Conclusion: Considering the effect of paired mate kidneys, the risk of DGF increased with prolonged CIT. The donor death category was an effect modifier between CIT and eGFR. Prolonged CIT did not reduce the eGFR level in recipients from DBDs but significantly decreased the eGFR in recipients from DCDs/DBCDs. This result indicates the potential biological interaction between CIT and donor death category.
Introduction
Kidney transplantation is an effective alternative to dialysis treatment for end-stage renal disease patients and has advantages over it. Currently, expanded criteria donors are gradually being accepted to expand the donor pool. Cold ischemia time (CIT) is one of the numerous factors affecting transplant outcomes. It is generally considered that acute kidney injury induced by ischemia is the cause of delayed graft function (DGF) (1, 2). Ischemia time naturally affects the degree of acute kidney injury, thus possibly affecting transplant outcomes. However, the effect of CIT on transplant outcomes is controversial in the literature. Foroutan et al. performed a systematic review of risk factors for 1-year graft survival and observed no or little effect of CIT on graft survival (3). The unit analyzed in their study was each increased hour of CIT. Large cohorts from the United Kingdom and the Scientific Registry of Transplant Recipients (SRTR) in the United States have shown that CIT did not impact graft survival (4–7). In other studies, prolonged CIT significantly reduced graft survival (8–13). The inconsistency of these results may result from how different populations are affected by local public policies, the sample size, the analytic methods and models, or other causes of bias.

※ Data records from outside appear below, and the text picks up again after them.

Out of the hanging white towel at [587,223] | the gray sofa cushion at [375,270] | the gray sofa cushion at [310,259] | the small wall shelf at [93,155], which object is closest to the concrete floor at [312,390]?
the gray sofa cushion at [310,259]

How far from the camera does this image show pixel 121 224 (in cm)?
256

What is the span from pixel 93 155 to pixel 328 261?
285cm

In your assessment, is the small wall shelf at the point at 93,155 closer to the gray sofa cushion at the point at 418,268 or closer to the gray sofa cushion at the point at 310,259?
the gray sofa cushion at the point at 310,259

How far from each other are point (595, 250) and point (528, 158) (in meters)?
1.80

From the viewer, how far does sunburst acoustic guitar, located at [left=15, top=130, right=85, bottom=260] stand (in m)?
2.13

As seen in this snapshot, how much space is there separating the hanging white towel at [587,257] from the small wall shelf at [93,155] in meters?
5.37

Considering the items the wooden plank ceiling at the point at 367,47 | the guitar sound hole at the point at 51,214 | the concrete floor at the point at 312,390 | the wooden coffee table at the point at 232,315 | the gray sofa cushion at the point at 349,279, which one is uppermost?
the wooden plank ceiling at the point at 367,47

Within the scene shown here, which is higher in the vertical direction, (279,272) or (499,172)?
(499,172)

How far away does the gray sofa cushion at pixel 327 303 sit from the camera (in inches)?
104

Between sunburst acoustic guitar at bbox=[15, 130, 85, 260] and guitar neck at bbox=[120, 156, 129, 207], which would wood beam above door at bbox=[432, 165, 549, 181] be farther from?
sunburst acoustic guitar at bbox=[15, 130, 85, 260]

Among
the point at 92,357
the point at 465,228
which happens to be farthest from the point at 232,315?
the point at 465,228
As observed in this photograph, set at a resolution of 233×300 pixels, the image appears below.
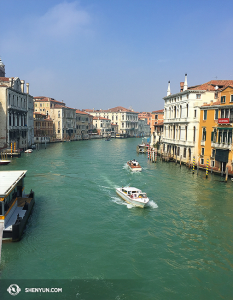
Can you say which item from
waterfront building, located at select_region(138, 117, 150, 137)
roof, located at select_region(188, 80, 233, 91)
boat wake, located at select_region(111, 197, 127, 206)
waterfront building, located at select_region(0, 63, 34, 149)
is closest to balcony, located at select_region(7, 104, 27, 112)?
Answer: waterfront building, located at select_region(0, 63, 34, 149)

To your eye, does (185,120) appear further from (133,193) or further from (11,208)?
(11,208)

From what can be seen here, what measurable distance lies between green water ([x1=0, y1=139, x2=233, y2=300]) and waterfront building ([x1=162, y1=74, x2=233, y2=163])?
10.8 meters

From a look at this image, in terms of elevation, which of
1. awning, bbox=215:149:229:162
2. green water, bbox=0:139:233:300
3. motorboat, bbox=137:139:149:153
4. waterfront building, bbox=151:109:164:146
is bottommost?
green water, bbox=0:139:233:300

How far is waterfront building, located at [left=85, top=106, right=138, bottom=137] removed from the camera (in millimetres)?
120625

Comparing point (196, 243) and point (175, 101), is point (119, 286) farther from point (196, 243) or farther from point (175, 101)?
point (175, 101)

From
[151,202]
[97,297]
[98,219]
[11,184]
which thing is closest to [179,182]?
[151,202]

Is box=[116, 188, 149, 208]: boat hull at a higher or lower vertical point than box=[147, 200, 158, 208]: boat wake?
higher

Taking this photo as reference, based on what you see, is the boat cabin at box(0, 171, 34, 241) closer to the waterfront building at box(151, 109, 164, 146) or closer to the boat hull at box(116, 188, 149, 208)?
the boat hull at box(116, 188, 149, 208)

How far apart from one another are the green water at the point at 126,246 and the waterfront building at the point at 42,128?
48.6 m

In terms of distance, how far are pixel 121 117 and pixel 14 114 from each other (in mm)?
78705

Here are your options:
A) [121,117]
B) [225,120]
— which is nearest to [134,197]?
[225,120]

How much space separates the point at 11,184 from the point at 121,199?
7.78 meters

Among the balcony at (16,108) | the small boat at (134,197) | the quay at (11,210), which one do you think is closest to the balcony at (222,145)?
the small boat at (134,197)

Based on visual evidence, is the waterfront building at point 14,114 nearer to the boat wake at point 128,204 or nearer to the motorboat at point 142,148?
the motorboat at point 142,148
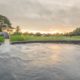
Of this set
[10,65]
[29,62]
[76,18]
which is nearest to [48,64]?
[29,62]

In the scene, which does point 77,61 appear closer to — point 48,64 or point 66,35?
point 48,64

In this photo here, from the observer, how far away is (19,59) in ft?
19.5

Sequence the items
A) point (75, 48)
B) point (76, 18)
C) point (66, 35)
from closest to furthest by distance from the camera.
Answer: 1. point (75, 48)
2. point (76, 18)
3. point (66, 35)

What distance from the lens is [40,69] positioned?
476 centimetres

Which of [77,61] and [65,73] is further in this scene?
[77,61]

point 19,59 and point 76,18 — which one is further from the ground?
point 76,18

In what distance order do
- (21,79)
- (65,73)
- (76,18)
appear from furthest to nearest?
(76,18)
(65,73)
(21,79)

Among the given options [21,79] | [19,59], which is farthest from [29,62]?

Regarding the analytic methods, previous studies have neglected the pre-conditions of case independence in their multivariate regression adjustments. There exists a similitude effect of transplant outcomes in both recipients of mate kidneys. In other words, the graft recovery in both recipients of mate kidneys is not independent because they share mate kidneys from the same donor. There are several methods to address cluster data, namely, robust cluster standard error estimation, mixed effect models, generalized estimating equations, and multistate analysis (14). In this article, we aimed to analyze the effect of CIT on post-transplant graft function through mixed-effect model analysis to reduce the bias caused by paired mate kidneys.
Methods
Study Design and Patients
The China Organ Transplant Response System (COTRS) is the sole legitimate official registry designated by the National Health Commission of China for solid organ donation, matching, and allocation. It includes a potential donor registry system maintained by the donation coordinators in each organ procurement organization (OPO), an allocation system maintained by the OPO (merged), and a waiting list maintained by each transplant registry center. We accessed and retrieved cases in our transplant center from January 1, 2015 to December 31, 2019. The inclusion criteria were single-kidney transplantation, donor age ≥ 3 years, and recipient age ≥ 18 years. Any recipient who was lost to follow-up was excluded. The detailed screen diagram is shown in Figure 1. All donors were deceased citizen donors, as this is the only legal avenue for non-relative solid organ transplantation procurement in the Chinese mainland as of January 1, 2015. All donors and procured organs were numbered, matched, and allocated at COTRS (https://www.cot.org.cn/). This study was approved by the research ethics committee at the Third Affiliated Hospital of Sun Yat-sen University [IRB Approval: (2020)02-243-01]. Donor profile access was permitted after ethical review. This research complied with the Declaration of Helsinki. The clinical and research activities reported here are consistent with the Principles of the Declaration of Istanbul as outlined in the “Declaration of Istanbul on Organ Trafficking and Transplant Tourism.”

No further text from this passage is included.